Economists who consider cryptocurrency without merit have likely never tried to book a last-minute charter flight after banking hours or paid the high credit card fees levied on a trip costing tens or hundreds of thousands of dollars. Because although the charter industry is built partly on the promise of being ready when you are, that pledge is conditional: airplanes don’t move until operators get paid, and cryptocurrency advocates say it can sometimes be the best solution for making quick, low-fee bookings. Moreover, notwithstanding this year’s collapse in cryptocurrency values, customer demand for digital currency payment options continues.
Identifying the rewards and risks associated with paying for your flights with digital coins.
“A growing number of individuals are holding cryptocurrency and are willing to spend it, and they are ignored by many [charter] companies,” says Simona Moosar, business development manager at Ecommpay, a European e-payment processor that handles such payments for some two dozen charter firms.
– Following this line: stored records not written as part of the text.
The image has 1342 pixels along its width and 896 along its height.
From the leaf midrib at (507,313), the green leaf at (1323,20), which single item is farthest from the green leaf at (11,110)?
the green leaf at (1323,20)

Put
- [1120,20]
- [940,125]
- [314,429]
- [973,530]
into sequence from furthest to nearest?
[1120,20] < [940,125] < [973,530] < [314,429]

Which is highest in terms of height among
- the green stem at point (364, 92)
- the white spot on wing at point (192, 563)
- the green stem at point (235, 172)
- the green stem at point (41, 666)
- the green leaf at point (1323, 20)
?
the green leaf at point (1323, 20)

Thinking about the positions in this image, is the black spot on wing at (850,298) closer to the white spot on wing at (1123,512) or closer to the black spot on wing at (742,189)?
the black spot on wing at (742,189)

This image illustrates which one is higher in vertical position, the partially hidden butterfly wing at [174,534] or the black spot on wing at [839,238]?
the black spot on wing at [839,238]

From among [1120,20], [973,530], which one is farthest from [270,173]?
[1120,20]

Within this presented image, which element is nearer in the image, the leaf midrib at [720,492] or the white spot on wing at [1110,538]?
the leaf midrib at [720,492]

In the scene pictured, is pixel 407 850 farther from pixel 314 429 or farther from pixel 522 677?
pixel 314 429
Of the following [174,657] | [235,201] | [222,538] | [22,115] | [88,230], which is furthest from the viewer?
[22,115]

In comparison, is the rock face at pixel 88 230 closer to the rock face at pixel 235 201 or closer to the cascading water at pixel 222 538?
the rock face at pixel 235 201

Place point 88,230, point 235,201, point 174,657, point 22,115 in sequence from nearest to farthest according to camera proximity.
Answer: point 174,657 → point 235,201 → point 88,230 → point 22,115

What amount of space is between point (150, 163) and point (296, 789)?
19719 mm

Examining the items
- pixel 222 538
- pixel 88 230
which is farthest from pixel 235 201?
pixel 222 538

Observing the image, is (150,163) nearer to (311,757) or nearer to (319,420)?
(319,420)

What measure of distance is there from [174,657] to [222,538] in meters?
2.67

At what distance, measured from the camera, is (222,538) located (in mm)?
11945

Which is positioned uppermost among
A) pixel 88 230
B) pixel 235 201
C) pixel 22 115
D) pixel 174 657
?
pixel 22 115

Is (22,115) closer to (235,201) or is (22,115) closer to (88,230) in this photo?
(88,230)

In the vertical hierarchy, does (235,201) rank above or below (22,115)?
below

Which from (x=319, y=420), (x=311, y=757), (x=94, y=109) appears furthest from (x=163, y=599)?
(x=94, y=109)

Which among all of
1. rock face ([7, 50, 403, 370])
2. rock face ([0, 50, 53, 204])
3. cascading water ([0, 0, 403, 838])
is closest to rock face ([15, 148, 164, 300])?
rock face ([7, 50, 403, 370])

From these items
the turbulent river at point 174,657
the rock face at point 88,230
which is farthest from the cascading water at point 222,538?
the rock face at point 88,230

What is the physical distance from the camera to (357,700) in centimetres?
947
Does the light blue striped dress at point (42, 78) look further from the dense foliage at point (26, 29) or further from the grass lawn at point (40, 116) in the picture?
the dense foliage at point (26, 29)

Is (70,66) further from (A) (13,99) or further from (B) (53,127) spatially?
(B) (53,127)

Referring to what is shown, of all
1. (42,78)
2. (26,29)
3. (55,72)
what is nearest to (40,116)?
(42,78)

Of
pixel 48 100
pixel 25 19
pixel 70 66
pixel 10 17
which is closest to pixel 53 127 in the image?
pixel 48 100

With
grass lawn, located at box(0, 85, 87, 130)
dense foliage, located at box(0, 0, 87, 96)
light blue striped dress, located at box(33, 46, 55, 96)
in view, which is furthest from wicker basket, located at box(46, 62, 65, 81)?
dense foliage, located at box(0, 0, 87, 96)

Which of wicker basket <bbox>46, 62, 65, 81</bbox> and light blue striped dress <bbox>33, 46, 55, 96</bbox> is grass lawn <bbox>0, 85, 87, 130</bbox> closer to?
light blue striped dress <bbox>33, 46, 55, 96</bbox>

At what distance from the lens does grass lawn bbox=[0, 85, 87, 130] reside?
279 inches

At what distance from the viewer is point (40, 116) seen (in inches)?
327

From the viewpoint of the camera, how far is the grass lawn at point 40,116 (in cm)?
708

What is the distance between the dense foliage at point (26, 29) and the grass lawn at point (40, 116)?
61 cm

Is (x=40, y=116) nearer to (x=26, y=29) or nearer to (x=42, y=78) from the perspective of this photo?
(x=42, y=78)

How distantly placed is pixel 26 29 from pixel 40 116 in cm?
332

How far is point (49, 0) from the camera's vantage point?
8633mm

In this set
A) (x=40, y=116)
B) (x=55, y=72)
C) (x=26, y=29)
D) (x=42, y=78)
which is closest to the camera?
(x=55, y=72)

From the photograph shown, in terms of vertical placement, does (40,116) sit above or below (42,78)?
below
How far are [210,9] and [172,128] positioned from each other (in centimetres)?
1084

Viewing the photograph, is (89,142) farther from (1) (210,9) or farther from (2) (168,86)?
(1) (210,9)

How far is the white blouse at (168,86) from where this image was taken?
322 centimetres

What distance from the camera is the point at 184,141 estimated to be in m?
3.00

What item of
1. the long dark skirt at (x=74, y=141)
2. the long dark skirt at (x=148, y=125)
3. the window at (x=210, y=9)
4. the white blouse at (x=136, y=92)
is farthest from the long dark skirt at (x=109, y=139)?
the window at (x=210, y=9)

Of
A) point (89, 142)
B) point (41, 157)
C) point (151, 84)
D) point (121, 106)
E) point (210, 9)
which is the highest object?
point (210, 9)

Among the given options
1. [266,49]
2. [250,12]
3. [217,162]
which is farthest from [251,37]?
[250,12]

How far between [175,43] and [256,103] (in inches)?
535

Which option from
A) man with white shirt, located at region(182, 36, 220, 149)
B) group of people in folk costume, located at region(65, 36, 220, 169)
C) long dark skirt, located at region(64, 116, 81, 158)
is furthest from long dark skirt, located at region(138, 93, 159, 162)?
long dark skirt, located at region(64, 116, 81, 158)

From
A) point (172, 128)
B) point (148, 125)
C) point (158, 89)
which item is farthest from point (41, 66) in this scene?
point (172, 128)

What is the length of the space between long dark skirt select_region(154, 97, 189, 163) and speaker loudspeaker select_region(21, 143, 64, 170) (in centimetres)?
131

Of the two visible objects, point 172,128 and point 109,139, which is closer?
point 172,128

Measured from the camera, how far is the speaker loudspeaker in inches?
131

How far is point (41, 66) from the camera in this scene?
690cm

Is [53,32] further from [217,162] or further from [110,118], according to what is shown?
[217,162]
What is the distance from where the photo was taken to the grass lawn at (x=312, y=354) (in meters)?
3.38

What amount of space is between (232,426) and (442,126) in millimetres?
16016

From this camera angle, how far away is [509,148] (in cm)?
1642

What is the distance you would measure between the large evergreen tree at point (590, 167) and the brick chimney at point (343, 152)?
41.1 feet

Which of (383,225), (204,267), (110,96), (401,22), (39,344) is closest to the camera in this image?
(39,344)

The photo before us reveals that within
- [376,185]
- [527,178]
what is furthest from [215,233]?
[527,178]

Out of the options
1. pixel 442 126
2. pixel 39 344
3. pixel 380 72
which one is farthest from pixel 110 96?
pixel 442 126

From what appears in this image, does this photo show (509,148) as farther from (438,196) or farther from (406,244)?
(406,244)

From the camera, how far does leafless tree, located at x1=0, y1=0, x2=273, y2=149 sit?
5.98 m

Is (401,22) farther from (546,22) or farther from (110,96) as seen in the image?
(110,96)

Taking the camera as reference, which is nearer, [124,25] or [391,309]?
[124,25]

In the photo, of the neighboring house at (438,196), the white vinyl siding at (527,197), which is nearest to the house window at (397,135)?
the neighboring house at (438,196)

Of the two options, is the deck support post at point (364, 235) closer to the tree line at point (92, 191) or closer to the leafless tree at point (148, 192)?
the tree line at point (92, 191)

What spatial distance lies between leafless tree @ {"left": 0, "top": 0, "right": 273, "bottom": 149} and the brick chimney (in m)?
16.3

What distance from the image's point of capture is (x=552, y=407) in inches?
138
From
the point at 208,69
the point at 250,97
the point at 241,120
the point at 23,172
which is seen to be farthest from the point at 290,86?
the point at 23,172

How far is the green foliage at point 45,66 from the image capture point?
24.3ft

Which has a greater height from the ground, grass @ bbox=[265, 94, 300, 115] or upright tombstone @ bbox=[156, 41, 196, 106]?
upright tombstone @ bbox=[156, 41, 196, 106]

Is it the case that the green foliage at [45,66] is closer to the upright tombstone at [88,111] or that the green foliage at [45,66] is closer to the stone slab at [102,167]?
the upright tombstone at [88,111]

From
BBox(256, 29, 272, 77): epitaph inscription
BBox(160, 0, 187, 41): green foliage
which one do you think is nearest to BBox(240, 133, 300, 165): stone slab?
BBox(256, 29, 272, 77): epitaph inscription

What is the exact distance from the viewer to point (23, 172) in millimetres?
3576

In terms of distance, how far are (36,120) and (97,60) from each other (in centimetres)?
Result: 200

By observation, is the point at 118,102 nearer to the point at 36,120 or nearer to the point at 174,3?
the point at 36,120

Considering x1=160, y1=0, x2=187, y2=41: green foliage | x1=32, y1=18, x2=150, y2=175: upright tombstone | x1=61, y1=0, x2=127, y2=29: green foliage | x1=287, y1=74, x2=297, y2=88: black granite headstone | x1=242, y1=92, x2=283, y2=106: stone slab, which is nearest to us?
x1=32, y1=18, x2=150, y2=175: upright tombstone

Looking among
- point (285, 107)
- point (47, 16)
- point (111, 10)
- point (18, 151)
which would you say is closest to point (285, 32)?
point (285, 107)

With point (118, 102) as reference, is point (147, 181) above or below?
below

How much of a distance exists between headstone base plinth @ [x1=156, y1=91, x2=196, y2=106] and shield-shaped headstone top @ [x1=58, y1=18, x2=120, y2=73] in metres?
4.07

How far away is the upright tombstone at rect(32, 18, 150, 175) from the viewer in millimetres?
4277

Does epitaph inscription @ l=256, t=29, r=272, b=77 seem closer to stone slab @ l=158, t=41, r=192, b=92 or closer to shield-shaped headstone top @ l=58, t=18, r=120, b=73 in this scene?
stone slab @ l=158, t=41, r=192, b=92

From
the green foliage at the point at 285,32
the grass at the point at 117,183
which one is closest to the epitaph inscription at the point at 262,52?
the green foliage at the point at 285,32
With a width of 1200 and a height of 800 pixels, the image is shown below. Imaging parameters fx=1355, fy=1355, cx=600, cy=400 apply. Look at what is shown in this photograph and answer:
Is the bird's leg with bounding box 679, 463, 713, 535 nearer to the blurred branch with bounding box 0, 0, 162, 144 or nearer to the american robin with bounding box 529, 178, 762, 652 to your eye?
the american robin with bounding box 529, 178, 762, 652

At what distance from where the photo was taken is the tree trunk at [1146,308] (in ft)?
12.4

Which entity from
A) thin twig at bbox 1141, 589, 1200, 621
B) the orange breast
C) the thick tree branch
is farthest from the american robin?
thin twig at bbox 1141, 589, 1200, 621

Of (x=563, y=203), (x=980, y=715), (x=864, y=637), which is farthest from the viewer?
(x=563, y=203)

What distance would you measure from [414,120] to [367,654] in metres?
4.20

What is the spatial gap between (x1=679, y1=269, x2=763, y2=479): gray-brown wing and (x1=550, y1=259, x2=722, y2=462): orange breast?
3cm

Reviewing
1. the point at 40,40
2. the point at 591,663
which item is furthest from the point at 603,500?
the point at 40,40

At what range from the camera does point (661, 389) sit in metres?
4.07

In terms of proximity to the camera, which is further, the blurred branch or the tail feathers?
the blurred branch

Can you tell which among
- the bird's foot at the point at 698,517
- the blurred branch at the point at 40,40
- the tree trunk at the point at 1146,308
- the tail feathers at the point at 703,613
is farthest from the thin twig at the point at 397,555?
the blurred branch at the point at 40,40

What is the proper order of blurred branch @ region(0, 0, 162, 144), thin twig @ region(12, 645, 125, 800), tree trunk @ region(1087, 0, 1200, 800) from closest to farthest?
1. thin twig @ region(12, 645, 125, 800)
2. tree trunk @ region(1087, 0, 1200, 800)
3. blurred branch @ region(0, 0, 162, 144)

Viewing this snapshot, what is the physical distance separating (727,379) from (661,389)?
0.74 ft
The demand is reportedly driven mostly by 35-and-younger, crypto-savvy clientele, but the extent of that demand is hard to assess. Payment processors don’t make the information public, and some charter providers cite only rough uptake percentages, often without defining whether the figures represent customers or revenues. However, recent data indicates that between 23 million and 27 million Americans own bitcoin, the first and still dominant cryptocurrency.